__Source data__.
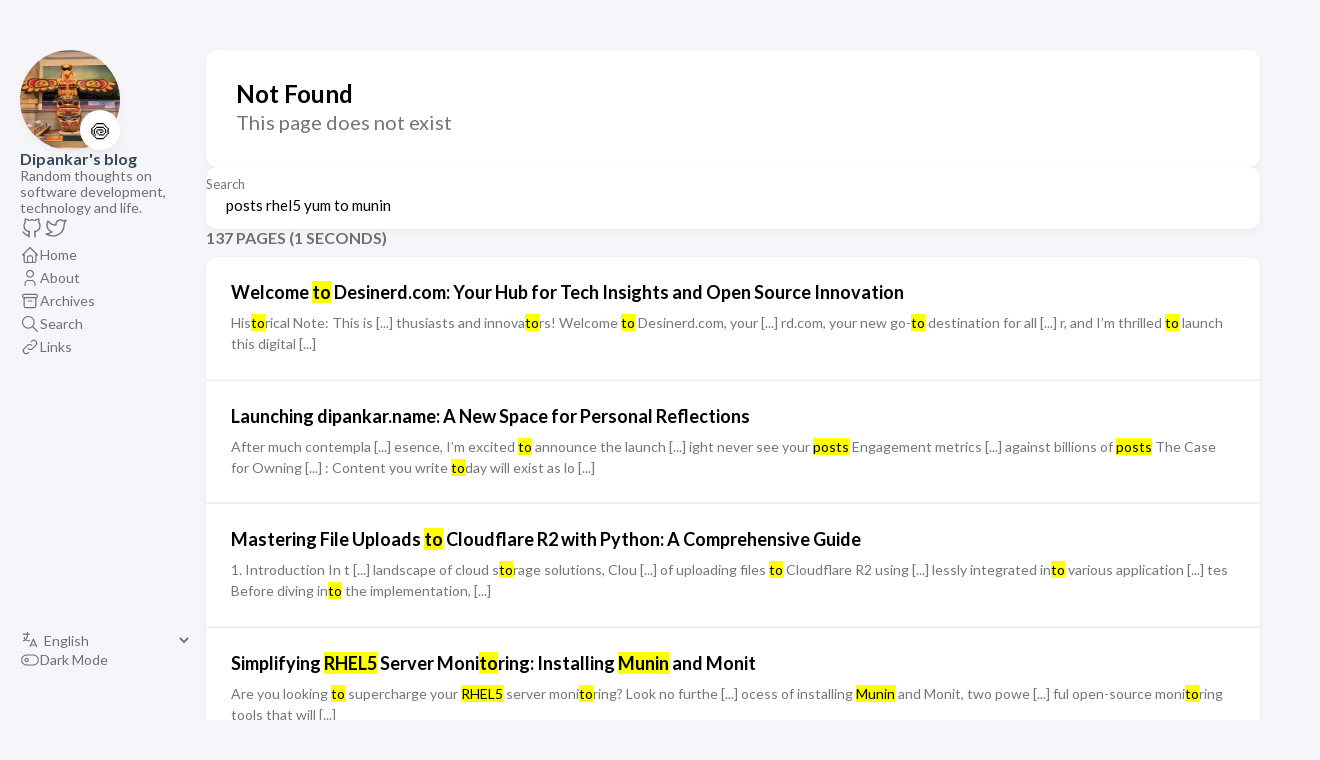

--- FILE ---
content_type: application/javascript
request_url: https://www.desinerd.com/ts/search.js
body_size: 1259
content:
(()=>{var m={"&":"&amp;","<":"&lt;",">":"&gt;",'"':"&quot;","\u2026":"&hellip;"};function T(l){return m[l]||l}function d(l){return l.replace(/[&<>"]/g,T)}function f(l){return l.replace(/[.*+\-?^${}()|[\]\\]/g,"\\$&")}var g=class l{data;form;input;list;resultTitle;resultTitleTemplate;constructor({form:t,input:e,list:r,resultTitle:o,resultTitleTemplate:n}){this.form=t,this.input=e,this.list=r,this.resultTitle=o,this.resultTitleTemplate=n,this.input.value.trim()!==""?this.doSearch(this.input.value.split(" ")):this.handleQueryString(),this.bindQueryStringChange(),this.bindSearchForm()}static processMatches(t,e,r=!0,o=140,n=20){e.sort((i,s)=>i.start-s.start);let h=0,a=0,c=0,u=[];for(;h<e.length;){let i=e[h];r&&i.start-n>a?(u.push(`${d(t.substring(a,a+n))} [...] `),u.push(`${d(t.substring(i.start-n,i.start))}`),c+=n*2):(u.push(d(t.substring(a,i.start))),c+=i.start-a);let s=h+1,p=i.end;for(;s<e.length&&e[s].start<=p;)p=Math.max(e[s].end,p),++s;if(u.push(`<mark>${d(t.substring(i.start,p))}</mark>`),c+=p-i.start,h=s,a=p,r&&c>o)break}if(a<t.length){let i=t.length;r&&(i=Math.min(i,a+n)),u.push(`${d(t.substring(a,i))}`),r&&i!=t.length&&u.push(" [...]")}return u.join("")}async searchKeywords(t){let e=await this.getData(),r=[],o=new RegExp(t.filter((n,h,a)=>(a[h]=f(n),n.trim()!=="")).join("|"),"gi");for(let n of e){let h=[],a=[],c={...n,preview:"",matchCount:0},u=n.content.matchAll(o);for(let s of Array.from(u))a.push({start:s.index,end:s.index+s[0].length});let i=n.title.matchAll(o);for(let s of Array.from(i))h.push({start:s.index,end:s.index+s[0].length});h.length>0&&(c.title=l.processMatches(c.title,h,!1)),a.length>0?c.preview=l.processMatches(c.content,a):c.preview=d(c.content.substring(0,140)),c.matchCount=h.length+a.length,c.matchCount>0&&r.push(c)}return r.sort((n,h)=>h.matchCount-n.matchCount)}async doSearch(t){let e=performance.now(),r=await this.searchKeywords(t);this.clear();for(let n of r)this.list.append(l.render(n));let o=performance.now();this.resultTitle.innerText=this.generateResultTitle(r.length,((o-e)/1e3).toPrecision(1))}generateResultTitle(t,e){return this.resultTitleTemplate.replace("#PAGES_COUNT",t).replace("#TIME_SECONDS",e)}async getData(){if(!this.data){let t=this.form.dataset.json;this.data=await fetch(t).then(r=>r.json());let e=new DOMParser;for(let r of this.data)r.content=e.parseFromString(r.content,"text/html").body.innerText}return this.data}bindSearchForm(){let t="",e=r=>{r.preventDefault();let o=this.input.value.trim();if(l.updateQueryString(o,!0),o==="")return t="",this.clear();t!==o&&(t=o,this.doSearch(o.split(" ")))};this.input.addEventListener("input",e),this.input.addEventListener("compositionend",e)}clear(){this.list.innerHTML="",this.resultTitle.innerText=""}bindQueryStringChange(){window.addEventListener("popstate",t=>{this.handleQueryString()})}handleQueryString(){let e=new URL(window.location.toString()).searchParams.get("keyword");this.input.value=e,e?this.doSearch(e.split(" ")):this.clear()}static updateQueryString(t,e=!1){let r=new URL(window.location.toString());t===""?r.searchParams.delete("keyword"):r.searchParams.set("keyword",t),e?window.history.replaceState("","",r.toString()):window.history.pushState("","",r.toString())}static render(t){return createElement("article",null,createElement("a",{href:t.permalink},createElement("div",{class:"article-details"},createElement("h2",{class:"article-title",dangerouslySetInnerHTML:{__html:t.title}}),createElement("section",{class:"article-preview",dangerouslySetInnerHTML:{__html:t.preview}})),t.image&&createElement("div",{class:"article-image"},createElement("img",{src:t.image,loading:"lazy"}))))}};window.addEventListener("load",()=>{setTimeout(function(){let l=document.querySelector(".search-form"),t=l.querySelector("input"),e=document.querySelector(".search-result--list"),r=document.querySelector(".search-result--title");new g({form:l,input:t,list:e,resultTitle:r,resultTitleTemplate:window.searchResultTitleTemplate})},0)});var w=g;})();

__WHAT TO DO__.
Will you restate every entry word for word and omit the images?

__SOLUTION TO THE PROBLEM__.
--- FILE ---
content_type: application/javascript
request_url: https://www.desinerd.com/ts/search.js
body_size: 1259
content:
(()=>{var m={"&":"&amp;","<":"&lt;",">":"&gt;",'"':"&quot;","\u2026":"&hellip;"};function T(l){return m[l]||l}function d(l){return l.replace(/[&<>"]/g,T)}function f(l){return l.replace(/[.*+\-?^${}()|[\]\\]/g,"\\$&")}var g=class l{data;form;input;list;resultTitle;resultTitleTemplate;constructor({form:t,input:e,list:r,resultTitle:o,resultTitleTemplate:n}){this.form=t,this.input=e,this.list=r,this.resultTitle=o,this.resultTitleTemplate=n,this.input.value.trim()!==""?this.doSearch(this.input.value.split(" ")):this.handleQueryString(),this.bindQueryStringChange(),this.bindSearchForm()}static processMatches(t,e,r=!0,o=140,n=20){e.sort((i,s)=>i.start-s.start);let h=0,a=0,c=0,u=[];for(;h<e.length;){let i=e[h];r&&i.start-n>a?(u.push(`${d(t.substring(a,a+n))} [...] `),u.push(`${d(t.substring(i.start-n,i.start))}`),c+=n*2):(u.push(d(t.substring(a,i.start))),c+=i.start-a);let s=h+1,p=i.end;for(;s<e.length&&e[s].start<=p;)p=Math.max(e[s].end,p),++s;if(u.push(`<mark>${d(t.substring(i.start,p))}</mark>`),c+=p-i.start,h=s,a=p,r&&c>o)break}if(a<t.length){let i=t.length;r&&(i=Math.min(i,a+n)),u.push(`${d(t.substring(a,i))}`),r&&i!=t.length&&u.push(" [...]")}return u.join("")}async searchKeywords(t){let e=await this.getData(),r=[],o=new RegExp(t.filter((n,h,a)=>(a[h]=f(n),n.trim()!=="")).join("|"),"gi");for(let n of e){let h=[],a=[],c={...n,preview:"",matchCount:0},u=n.content.matchAll(o);for(let s of Array.from(u))a.push({start:s.index,end:s.index+s[0].length});let i=n.title.matchAll(o);for(let s of Array.from(i))h.push({start:s.index,end:s.index+s[0].length});h.length>0&&(c.title=l.processMatches(c.title,h,!1)),a.length>0?c.preview=l.processMatches(c.content,a):c.preview=d(c.content.substring(0,140)),c.matchCount=h.length+a.length,c.matchCount>0&&r.push(c)}return r.sort((n,h)=>h.matchCount-n.matchCount)}async doSearch(t){let e=performance.now(),r=await this.searchKeywords(t);this.clear();for(let n of r)this.list.append(l.render(n));let o=performance.now();this.resultTitle.innerText=this.generateResultTitle(r.length,((o-e)/1e3).toPrecision(1))}generateResultTitle(t,e){return this.resultTitleTemplate.replace("#PAGES_COUNT",t).replace("#TIME_SECONDS",e)}async getData(){if(!this.data){let t=this.form.dataset.json;this.data=await fetch(t).then(r=>r.json());let e=new DOMParser;for(let r of this.data)r.content=e.parseFromString(r.content,"text/html").body.innerText}return this.data}bindSearchForm(){let t="",e=r=>{r.preventDefault();let o=this.input.value.trim();if(l.updateQueryString(o,!0),o==="")return t="",this.clear();t!==o&&(t=o,this.doSearch(o.split(" ")))};this.input.addEventListener("input",e),this.input.addEventListener("compositionend",e)}clear(){this.list.innerHTML="",this.resultTitle.innerText=""}bindQueryStringChange(){window.addEventListener("popstate",t=>{this.handleQueryString()})}handleQueryString(){let e=new URL(window.location.toString()).searchParams.get("keyword");this.input.value=e,e?this.doSearch(e.split(" ")):this.clear()}static updateQueryString(t,e=!1){let r=new URL(window.location.toString());t===""?r.searchParams.delete("keyword"):r.searchParams.set("keyword",t),e?window.history.replaceState("","",r.toString()):window.history.pushState("","",r.toString())}static render(t){return createElement("article",null,createElement("a",{href:t.permalink},createElement("div",{class:"article-details"},createElement("h2",{class:"article-title",dangerouslySetInnerHTML:{__html:t.title}}),createElement("section",{class:"article-preview",dangerouslySetInnerHTML:{__html:t.preview}})),t.image&&createElement("div",{class:"article-image"},createElement("img",{src:t.image,loading:"lazy"}))))}};window.addEventListener("load",()=>{setTimeout(function(){let l=document.querySelector(".search-form"),t=l.querySelector("input"),e=document.querySelector(".search-result--list"),r=document.querySelector(".search-result--title");new g({form:l,input:t,list:e,resultTitle:r,resultTitleTemplate:window.searchResultTitleTemplate})},0)});var w=g;})();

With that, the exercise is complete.